Un’indagine effettuata dall’Autorità Nazionale Anticorruzione sul triennio 2016-2019 rileva che, in Italia, gli appalti pubblici sono la prima causa di corruzione nella Pubblica Amministrazione e gli affidamenti diretti sono quelli a più alto rischio.

In particolare i settori più a rischio sono risultati:

  • riqualificazione e manutenzione (edifici, strade, messa in sicurezza del territorio);
  • comparto sanitario;
  • comparto legato al ciclo dei rifiuti (raccolta, trasporto, gestione, conferimento in discarica);

che saranno tra i principali destinatari dei prossimi investimenti pubblici.

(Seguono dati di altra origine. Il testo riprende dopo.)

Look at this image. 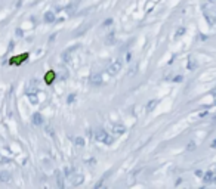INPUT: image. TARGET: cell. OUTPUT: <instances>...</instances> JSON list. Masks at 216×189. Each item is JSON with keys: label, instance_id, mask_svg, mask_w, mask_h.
Listing matches in <instances>:
<instances>
[{"label": "cell", "instance_id": "cell-3", "mask_svg": "<svg viewBox=\"0 0 216 189\" xmlns=\"http://www.w3.org/2000/svg\"><path fill=\"white\" fill-rule=\"evenodd\" d=\"M120 70H121V62L115 61V62H113V64L110 65V68H108V72H110L111 75H115V74H117Z\"/></svg>", "mask_w": 216, "mask_h": 189}, {"label": "cell", "instance_id": "cell-12", "mask_svg": "<svg viewBox=\"0 0 216 189\" xmlns=\"http://www.w3.org/2000/svg\"><path fill=\"white\" fill-rule=\"evenodd\" d=\"M212 146H213V148H215V146H216V139L213 140V143H212Z\"/></svg>", "mask_w": 216, "mask_h": 189}, {"label": "cell", "instance_id": "cell-6", "mask_svg": "<svg viewBox=\"0 0 216 189\" xmlns=\"http://www.w3.org/2000/svg\"><path fill=\"white\" fill-rule=\"evenodd\" d=\"M42 123H43L42 115H40V114H34V117H33V124H34V126H39V124H42Z\"/></svg>", "mask_w": 216, "mask_h": 189}, {"label": "cell", "instance_id": "cell-5", "mask_svg": "<svg viewBox=\"0 0 216 189\" xmlns=\"http://www.w3.org/2000/svg\"><path fill=\"white\" fill-rule=\"evenodd\" d=\"M45 21L46 22H53V21H55V13H53V12H46Z\"/></svg>", "mask_w": 216, "mask_h": 189}, {"label": "cell", "instance_id": "cell-9", "mask_svg": "<svg viewBox=\"0 0 216 189\" xmlns=\"http://www.w3.org/2000/svg\"><path fill=\"white\" fill-rule=\"evenodd\" d=\"M92 81H96V83H95V84H101V78H99V77H98V75H96V77H95V78H92Z\"/></svg>", "mask_w": 216, "mask_h": 189}, {"label": "cell", "instance_id": "cell-4", "mask_svg": "<svg viewBox=\"0 0 216 189\" xmlns=\"http://www.w3.org/2000/svg\"><path fill=\"white\" fill-rule=\"evenodd\" d=\"M55 77H56V74H55L53 71H49V72H47V74L45 75V81H46L47 84H52V81L55 80Z\"/></svg>", "mask_w": 216, "mask_h": 189}, {"label": "cell", "instance_id": "cell-8", "mask_svg": "<svg viewBox=\"0 0 216 189\" xmlns=\"http://www.w3.org/2000/svg\"><path fill=\"white\" fill-rule=\"evenodd\" d=\"M0 176H2L0 179H2L3 182H6V180H7V177H9V173H5V172H3V173H0Z\"/></svg>", "mask_w": 216, "mask_h": 189}, {"label": "cell", "instance_id": "cell-1", "mask_svg": "<svg viewBox=\"0 0 216 189\" xmlns=\"http://www.w3.org/2000/svg\"><path fill=\"white\" fill-rule=\"evenodd\" d=\"M95 140L96 142H101V143H105V142H108V134L105 130H102V128H98L96 132H95Z\"/></svg>", "mask_w": 216, "mask_h": 189}, {"label": "cell", "instance_id": "cell-7", "mask_svg": "<svg viewBox=\"0 0 216 189\" xmlns=\"http://www.w3.org/2000/svg\"><path fill=\"white\" fill-rule=\"evenodd\" d=\"M114 133H125V127H123V126H119V127H117V126H115V127H114Z\"/></svg>", "mask_w": 216, "mask_h": 189}, {"label": "cell", "instance_id": "cell-2", "mask_svg": "<svg viewBox=\"0 0 216 189\" xmlns=\"http://www.w3.org/2000/svg\"><path fill=\"white\" fill-rule=\"evenodd\" d=\"M28 58V53H24V55H18V56H15V58H12L11 61H9V64L11 65H19L21 62H24L25 59Z\"/></svg>", "mask_w": 216, "mask_h": 189}, {"label": "cell", "instance_id": "cell-10", "mask_svg": "<svg viewBox=\"0 0 216 189\" xmlns=\"http://www.w3.org/2000/svg\"><path fill=\"white\" fill-rule=\"evenodd\" d=\"M76 143H77V145H83V139H76Z\"/></svg>", "mask_w": 216, "mask_h": 189}, {"label": "cell", "instance_id": "cell-11", "mask_svg": "<svg viewBox=\"0 0 216 189\" xmlns=\"http://www.w3.org/2000/svg\"><path fill=\"white\" fill-rule=\"evenodd\" d=\"M0 162H7V160H6V158H3V157L0 155Z\"/></svg>", "mask_w": 216, "mask_h": 189}]
</instances>
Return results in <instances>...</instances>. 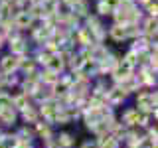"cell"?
<instances>
[{
	"instance_id": "6da1fadb",
	"label": "cell",
	"mask_w": 158,
	"mask_h": 148,
	"mask_svg": "<svg viewBox=\"0 0 158 148\" xmlns=\"http://www.w3.org/2000/svg\"><path fill=\"white\" fill-rule=\"evenodd\" d=\"M14 121H16V111H14V107H10V109L0 113V122H2V125H12Z\"/></svg>"
},
{
	"instance_id": "7a4b0ae2",
	"label": "cell",
	"mask_w": 158,
	"mask_h": 148,
	"mask_svg": "<svg viewBox=\"0 0 158 148\" xmlns=\"http://www.w3.org/2000/svg\"><path fill=\"white\" fill-rule=\"evenodd\" d=\"M16 67H18V59L16 57H4L2 59V69L6 73H10L12 69H16Z\"/></svg>"
},
{
	"instance_id": "3957f363",
	"label": "cell",
	"mask_w": 158,
	"mask_h": 148,
	"mask_svg": "<svg viewBox=\"0 0 158 148\" xmlns=\"http://www.w3.org/2000/svg\"><path fill=\"white\" fill-rule=\"evenodd\" d=\"M22 115H24V118H26V122H38V113L34 111L32 107L22 109Z\"/></svg>"
},
{
	"instance_id": "277c9868",
	"label": "cell",
	"mask_w": 158,
	"mask_h": 148,
	"mask_svg": "<svg viewBox=\"0 0 158 148\" xmlns=\"http://www.w3.org/2000/svg\"><path fill=\"white\" fill-rule=\"evenodd\" d=\"M48 65H49V69H52L53 73H56V71H59V69L63 67V61H61L59 57H52V59L48 61Z\"/></svg>"
},
{
	"instance_id": "5b68a950",
	"label": "cell",
	"mask_w": 158,
	"mask_h": 148,
	"mask_svg": "<svg viewBox=\"0 0 158 148\" xmlns=\"http://www.w3.org/2000/svg\"><path fill=\"white\" fill-rule=\"evenodd\" d=\"M42 79H44L46 83H52V85H56V83H57V75L52 71V69H49V71H46V75H44Z\"/></svg>"
},
{
	"instance_id": "8992f818",
	"label": "cell",
	"mask_w": 158,
	"mask_h": 148,
	"mask_svg": "<svg viewBox=\"0 0 158 148\" xmlns=\"http://www.w3.org/2000/svg\"><path fill=\"white\" fill-rule=\"evenodd\" d=\"M125 36H127V30L125 28H121V26L113 28V38H115V39H121V38H125Z\"/></svg>"
},
{
	"instance_id": "52a82bcc",
	"label": "cell",
	"mask_w": 158,
	"mask_h": 148,
	"mask_svg": "<svg viewBox=\"0 0 158 148\" xmlns=\"http://www.w3.org/2000/svg\"><path fill=\"white\" fill-rule=\"evenodd\" d=\"M24 49H26V46H24L22 42H14V43H12V51H14V53H22Z\"/></svg>"
},
{
	"instance_id": "ba28073f",
	"label": "cell",
	"mask_w": 158,
	"mask_h": 148,
	"mask_svg": "<svg viewBox=\"0 0 158 148\" xmlns=\"http://www.w3.org/2000/svg\"><path fill=\"white\" fill-rule=\"evenodd\" d=\"M26 24H30V16L28 14H20L18 16V26H26Z\"/></svg>"
},
{
	"instance_id": "9c48e42d",
	"label": "cell",
	"mask_w": 158,
	"mask_h": 148,
	"mask_svg": "<svg viewBox=\"0 0 158 148\" xmlns=\"http://www.w3.org/2000/svg\"><path fill=\"white\" fill-rule=\"evenodd\" d=\"M14 148H32V144H30V142H22V140H18V144L14 146Z\"/></svg>"
},
{
	"instance_id": "30bf717a",
	"label": "cell",
	"mask_w": 158,
	"mask_h": 148,
	"mask_svg": "<svg viewBox=\"0 0 158 148\" xmlns=\"http://www.w3.org/2000/svg\"><path fill=\"white\" fill-rule=\"evenodd\" d=\"M81 148H97V142H85Z\"/></svg>"
},
{
	"instance_id": "8fae6325",
	"label": "cell",
	"mask_w": 158,
	"mask_h": 148,
	"mask_svg": "<svg viewBox=\"0 0 158 148\" xmlns=\"http://www.w3.org/2000/svg\"><path fill=\"white\" fill-rule=\"evenodd\" d=\"M128 148H142V146H140V142H138V144H128Z\"/></svg>"
}]
</instances>
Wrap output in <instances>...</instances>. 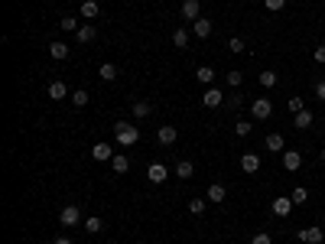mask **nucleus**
I'll return each instance as SVG.
<instances>
[{"instance_id":"1","label":"nucleus","mask_w":325,"mask_h":244,"mask_svg":"<svg viewBox=\"0 0 325 244\" xmlns=\"http://www.w3.org/2000/svg\"><path fill=\"white\" fill-rule=\"evenodd\" d=\"M114 140H117L120 147H134L137 140H140V130H137V124H114Z\"/></svg>"},{"instance_id":"2","label":"nucleus","mask_w":325,"mask_h":244,"mask_svg":"<svg viewBox=\"0 0 325 244\" xmlns=\"http://www.w3.org/2000/svg\"><path fill=\"white\" fill-rule=\"evenodd\" d=\"M251 114H254V120H267L270 114H273V104H270V98H254V101H251Z\"/></svg>"},{"instance_id":"3","label":"nucleus","mask_w":325,"mask_h":244,"mask_svg":"<svg viewBox=\"0 0 325 244\" xmlns=\"http://www.w3.org/2000/svg\"><path fill=\"white\" fill-rule=\"evenodd\" d=\"M59 222H62L65 228H75V225L82 222V212H78V205H75V202H72V205H65L62 212H59Z\"/></svg>"},{"instance_id":"4","label":"nucleus","mask_w":325,"mask_h":244,"mask_svg":"<svg viewBox=\"0 0 325 244\" xmlns=\"http://www.w3.org/2000/svg\"><path fill=\"white\" fill-rule=\"evenodd\" d=\"M296 238H299L303 244H322L325 231L322 228H299V231H296Z\"/></svg>"},{"instance_id":"5","label":"nucleus","mask_w":325,"mask_h":244,"mask_svg":"<svg viewBox=\"0 0 325 244\" xmlns=\"http://www.w3.org/2000/svg\"><path fill=\"white\" fill-rule=\"evenodd\" d=\"M270 208H273L277 218H286V215L293 212V199H289V196H280V199H273V205H270Z\"/></svg>"},{"instance_id":"6","label":"nucleus","mask_w":325,"mask_h":244,"mask_svg":"<svg viewBox=\"0 0 325 244\" xmlns=\"http://www.w3.org/2000/svg\"><path fill=\"white\" fill-rule=\"evenodd\" d=\"M202 104H205V108H218V104H224V91L221 88H205Z\"/></svg>"},{"instance_id":"7","label":"nucleus","mask_w":325,"mask_h":244,"mask_svg":"<svg viewBox=\"0 0 325 244\" xmlns=\"http://www.w3.org/2000/svg\"><path fill=\"white\" fill-rule=\"evenodd\" d=\"M91 156H94L98 163H111V160H114V147H111V143H94V147H91Z\"/></svg>"},{"instance_id":"8","label":"nucleus","mask_w":325,"mask_h":244,"mask_svg":"<svg viewBox=\"0 0 325 244\" xmlns=\"http://www.w3.org/2000/svg\"><path fill=\"white\" fill-rule=\"evenodd\" d=\"M198 16H202V4H198V0H182V20L195 23Z\"/></svg>"},{"instance_id":"9","label":"nucleus","mask_w":325,"mask_h":244,"mask_svg":"<svg viewBox=\"0 0 325 244\" xmlns=\"http://www.w3.org/2000/svg\"><path fill=\"white\" fill-rule=\"evenodd\" d=\"M146 176H150V182H153V186H163V182H166V176H169V169H166L163 163H153V166L146 169Z\"/></svg>"},{"instance_id":"10","label":"nucleus","mask_w":325,"mask_h":244,"mask_svg":"<svg viewBox=\"0 0 325 244\" xmlns=\"http://www.w3.org/2000/svg\"><path fill=\"white\" fill-rule=\"evenodd\" d=\"M241 169L251 173V176H254V173H260V156L257 153H244L241 156Z\"/></svg>"},{"instance_id":"11","label":"nucleus","mask_w":325,"mask_h":244,"mask_svg":"<svg viewBox=\"0 0 325 244\" xmlns=\"http://www.w3.org/2000/svg\"><path fill=\"white\" fill-rule=\"evenodd\" d=\"M192 33H195L198 39H208V36H212V20H205V16H198V20L192 23Z\"/></svg>"},{"instance_id":"12","label":"nucleus","mask_w":325,"mask_h":244,"mask_svg":"<svg viewBox=\"0 0 325 244\" xmlns=\"http://www.w3.org/2000/svg\"><path fill=\"white\" fill-rule=\"evenodd\" d=\"M283 166H286L289 173H296V169L303 166V153H296V150H286V153H283Z\"/></svg>"},{"instance_id":"13","label":"nucleus","mask_w":325,"mask_h":244,"mask_svg":"<svg viewBox=\"0 0 325 244\" xmlns=\"http://www.w3.org/2000/svg\"><path fill=\"white\" fill-rule=\"evenodd\" d=\"M176 137H179V130H176L172 124H166V127H160V134H156V140H160L163 147H169V143H176Z\"/></svg>"},{"instance_id":"14","label":"nucleus","mask_w":325,"mask_h":244,"mask_svg":"<svg viewBox=\"0 0 325 244\" xmlns=\"http://www.w3.org/2000/svg\"><path fill=\"white\" fill-rule=\"evenodd\" d=\"M46 94H49L52 101H62V98H68V85H65V82H52Z\"/></svg>"},{"instance_id":"15","label":"nucleus","mask_w":325,"mask_h":244,"mask_svg":"<svg viewBox=\"0 0 325 244\" xmlns=\"http://www.w3.org/2000/svg\"><path fill=\"white\" fill-rule=\"evenodd\" d=\"M68 42H49V56L52 59H59V62H62V59H68Z\"/></svg>"},{"instance_id":"16","label":"nucleus","mask_w":325,"mask_h":244,"mask_svg":"<svg viewBox=\"0 0 325 244\" xmlns=\"http://www.w3.org/2000/svg\"><path fill=\"white\" fill-rule=\"evenodd\" d=\"M98 13H101L98 0H85V4H82V16H85V20H98Z\"/></svg>"},{"instance_id":"17","label":"nucleus","mask_w":325,"mask_h":244,"mask_svg":"<svg viewBox=\"0 0 325 244\" xmlns=\"http://www.w3.org/2000/svg\"><path fill=\"white\" fill-rule=\"evenodd\" d=\"M111 169H114V173H120V176H124V173L130 169V160H127L124 153H114V160H111Z\"/></svg>"},{"instance_id":"18","label":"nucleus","mask_w":325,"mask_h":244,"mask_svg":"<svg viewBox=\"0 0 325 244\" xmlns=\"http://www.w3.org/2000/svg\"><path fill=\"white\" fill-rule=\"evenodd\" d=\"M263 143H267V150H273V153H280V150L286 147L283 134H267V140H263Z\"/></svg>"},{"instance_id":"19","label":"nucleus","mask_w":325,"mask_h":244,"mask_svg":"<svg viewBox=\"0 0 325 244\" xmlns=\"http://www.w3.org/2000/svg\"><path fill=\"white\" fill-rule=\"evenodd\" d=\"M293 127H299V130L312 127V111H299V114H293Z\"/></svg>"},{"instance_id":"20","label":"nucleus","mask_w":325,"mask_h":244,"mask_svg":"<svg viewBox=\"0 0 325 244\" xmlns=\"http://www.w3.org/2000/svg\"><path fill=\"white\" fill-rule=\"evenodd\" d=\"M195 78H198L202 85H212V82H215V68H208V65H198V68H195Z\"/></svg>"},{"instance_id":"21","label":"nucleus","mask_w":325,"mask_h":244,"mask_svg":"<svg viewBox=\"0 0 325 244\" xmlns=\"http://www.w3.org/2000/svg\"><path fill=\"white\" fill-rule=\"evenodd\" d=\"M192 173H195V166H192V160H182V163H176V176H179V179H192Z\"/></svg>"},{"instance_id":"22","label":"nucleus","mask_w":325,"mask_h":244,"mask_svg":"<svg viewBox=\"0 0 325 244\" xmlns=\"http://www.w3.org/2000/svg\"><path fill=\"white\" fill-rule=\"evenodd\" d=\"M85 231L88 234H101L104 231V222L98 218V215H91V218H85Z\"/></svg>"},{"instance_id":"23","label":"nucleus","mask_w":325,"mask_h":244,"mask_svg":"<svg viewBox=\"0 0 325 244\" xmlns=\"http://www.w3.org/2000/svg\"><path fill=\"white\" fill-rule=\"evenodd\" d=\"M75 36H78V42H94L98 39V30H94V26H82Z\"/></svg>"},{"instance_id":"24","label":"nucleus","mask_w":325,"mask_h":244,"mask_svg":"<svg viewBox=\"0 0 325 244\" xmlns=\"http://www.w3.org/2000/svg\"><path fill=\"white\" fill-rule=\"evenodd\" d=\"M224 196H228V189L224 186H208V202H224Z\"/></svg>"},{"instance_id":"25","label":"nucleus","mask_w":325,"mask_h":244,"mask_svg":"<svg viewBox=\"0 0 325 244\" xmlns=\"http://www.w3.org/2000/svg\"><path fill=\"white\" fill-rule=\"evenodd\" d=\"M98 75L104 78V82H114V78H117V65H114V62H104V65L98 68Z\"/></svg>"},{"instance_id":"26","label":"nucleus","mask_w":325,"mask_h":244,"mask_svg":"<svg viewBox=\"0 0 325 244\" xmlns=\"http://www.w3.org/2000/svg\"><path fill=\"white\" fill-rule=\"evenodd\" d=\"M172 42H176V49H186V46H189V33L182 30V26H176V33H172Z\"/></svg>"},{"instance_id":"27","label":"nucleus","mask_w":325,"mask_h":244,"mask_svg":"<svg viewBox=\"0 0 325 244\" xmlns=\"http://www.w3.org/2000/svg\"><path fill=\"white\" fill-rule=\"evenodd\" d=\"M153 104L150 101H134V117H150Z\"/></svg>"},{"instance_id":"28","label":"nucleus","mask_w":325,"mask_h":244,"mask_svg":"<svg viewBox=\"0 0 325 244\" xmlns=\"http://www.w3.org/2000/svg\"><path fill=\"white\" fill-rule=\"evenodd\" d=\"M88 101H91V94H88L85 88H78V91H72V104H75V108H85Z\"/></svg>"},{"instance_id":"29","label":"nucleus","mask_w":325,"mask_h":244,"mask_svg":"<svg viewBox=\"0 0 325 244\" xmlns=\"http://www.w3.org/2000/svg\"><path fill=\"white\" fill-rule=\"evenodd\" d=\"M59 26H62L65 33H78V30H82V26H78V20H75V16H62V20H59Z\"/></svg>"},{"instance_id":"30","label":"nucleus","mask_w":325,"mask_h":244,"mask_svg":"<svg viewBox=\"0 0 325 244\" xmlns=\"http://www.w3.org/2000/svg\"><path fill=\"white\" fill-rule=\"evenodd\" d=\"M289 199H293V205H306V199H309V192H306V186H296V189H293V196H289Z\"/></svg>"},{"instance_id":"31","label":"nucleus","mask_w":325,"mask_h":244,"mask_svg":"<svg viewBox=\"0 0 325 244\" xmlns=\"http://www.w3.org/2000/svg\"><path fill=\"white\" fill-rule=\"evenodd\" d=\"M260 85H263V88H273V85H277V72H260Z\"/></svg>"},{"instance_id":"32","label":"nucleus","mask_w":325,"mask_h":244,"mask_svg":"<svg viewBox=\"0 0 325 244\" xmlns=\"http://www.w3.org/2000/svg\"><path fill=\"white\" fill-rule=\"evenodd\" d=\"M205 205H208L205 199H192V202H189V212H192V215H202V212H205Z\"/></svg>"},{"instance_id":"33","label":"nucleus","mask_w":325,"mask_h":244,"mask_svg":"<svg viewBox=\"0 0 325 244\" xmlns=\"http://www.w3.org/2000/svg\"><path fill=\"white\" fill-rule=\"evenodd\" d=\"M228 49H231V52H244L247 46H244V39H241V36H231V39H228Z\"/></svg>"},{"instance_id":"34","label":"nucleus","mask_w":325,"mask_h":244,"mask_svg":"<svg viewBox=\"0 0 325 244\" xmlns=\"http://www.w3.org/2000/svg\"><path fill=\"white\" fill-rule=\"evenodd\" d=\"M224 101H228V108H231V111H238L241 104H244V94H231V98H224Z\"/></svg>"},{"instance_id":"35","label":"nucleus","mask_w":325,"mask_h":244,"mask_svg":"<svg viewBox=\"0 0 325 244\" xmlns=\"http://www.w3.org/2000/svg\"><path fill=\"white\" fill-rule=\"evenodd\" d=\"M286 104H289V111H293V114H299V111H306V104H303V98H289Z\"/></svg>"},{"instance_id":"36","label":"nucleus","mask_w":325,"mask_h":244,"mask_svg":"<svg viewBox=\"0 0 325 244\" xmlns=\"http://www.w3.org/2000/svg\"><path fill=\"white\" fill-rule=\"evenodd\" d=\"M234 130H238V137H247V134H251V120H238Z\"/></svg>"},{"instance_id":"37","label":"nucleus","mask_w":325,"mask_h":244,"mask_svg":"<svg viewBox=\"0 0 325 244\" xmlns=\"http://www.w3.org/2000/svg\"><path fill=\"white\" fill-rule=\"evenodd\" d=\"M263 7H267V10H283V7H286V0H263Z\"/></svg>"},{"instance_id":"38","label":"nucleus","mask_w":325,"mask_h":244,"mask_svg":"<svg viewBox=\"0 0 325 244\" xmlns=\"http://www.w3.org/2000/svg\"><path fill=\"white\" fill-rule=\"evenodd\" d=\"M241 82H244V75H241V72H228V85H231V88H238Z\"/></svg>"},{"instance_id":"39","label":"nucleus","mask_w":325,"mask_h":244,"mask_svg":"<svg viewBox=\"0 0 325 244\" xmlns=\"http://www.w3.org/2000/svg\"><path fill=\"white\" fill-rule=\"evenodd\" d=\"M251 244H270V234H263V231H260V234H254Z\"/></svg>"},{"instance_id":"40","label":"nucleus","mask_w":325,"mask_h":244,"mask_svg":"<svg viewBox=\"0 0 325 244\" xmlns=\"http://www.w3.org/2000/svg\"><path fill=\"white\" fill-rule=\"evenodd\" d=\"M312 56H315V62H325V42H322V46H315Z\"/></svg>"},{"instance_id":"41","label":"nucleus","mask_w":325,"mask_h":244,"mask_svg":"<svg viewBox=\"0 0 325 244\" xmlns=\"http://www.w3.org/2000/svg\"><path fill=\"white\" fill-rule=\"evenodd\" d=\"M315 98H322V101H325V78H322L319 85H315Z\"/></svg>"},{"instance_id":"42","label":"nucleus","mask_w":325,"mask_h":244,"mask_svg":"<svg viewBox=\"0 0 325 244\" xmlns=\"http://www.w3.org/2000/svg\"><path fill=\"white\" fill-rule=\"evenodd\" d=\"M52 244H72V238H56Z\"/></svg>"},{"instance_id":"43","label":"nucleus","mask_w":325,"mask_h":244,"mask_svg":"<svg viewBox=\"0 0 325 244\" xmlns=\"http://www.w3.org/2000/svg\"><path fill=\"white\" fill-rule=\"evenodd\" d=\"M322 163H325V150H322Z\"/></svg>"},{"instance_id":"44","label":"nucleus","mask_w":325,"mask_h":244,"mask_svg":"<svg viewBox=\"0 0 325 244\" xmlns=\"http://www.w3.org/2000/svg\"><path fill=\"white\" fill-rule=\"evenodd\" d=\"M104 244H111V241H104Z\"/></svg>"}]
</instances>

Non vi è dubbio infatti che gli affidamenti diretti siano la porta principale di accesso per la corruzione nel mondo degli appalti. Basti ricordare che il sistema di Mafia Capitale si reggeva sugli affidamenti diretti. L’ipotesi di un incremento esponenzialmente del rischio di infiltrazioni criminali nella pubblica amministrazione e di corruzione di funzionari e politici è pertanto tangibile.

Vi è infine poi anche un tema POLITICO in merito agli affidamenti diretti compiuti da Amministrazioni locali. L’affidamento fiduciario di soldi pubblici comporta seri rischi riguardo alla trasformazione degli appalti in uno strumento clientelare tale per cui lavorino solo le imprese “vicine” alla classe dirigente del territorio.

Non è difficile infatti da capire come alzare la soglia degli affidamenti diretti possa comportare un maggior “potere di acquisto” di voti e consenso nei confronti del potere che li concede. Le imprese saranno condizionate non tanto e non più dalle normali dinamiche di mercato ma da logiche di consenso verso chi ha il potere di affidargli unilateralmente gli appalti e quindi il lavoro, al di là di ogni possibile confronto concorrenziale. Oggi più che mai gli appalti pubblici hanno bisogno di misure di attenzione e protezione particolari al fine di scongiurare i maggiori rischi di corruzione e infiltrazione criminale a cui saranno esposti in tale particolare momento.

Se di fronte alla complessità oggettiva della gestione degli affidamenti pubblici la risposta sono gli affidamenti diretti, non siamo in presenza di una semplificazione ma semplicemente del mancato adempimento di un’importantissima ed irrinunciabile fase di assegnazione di contratti pubblici, qual è la procedura di gara.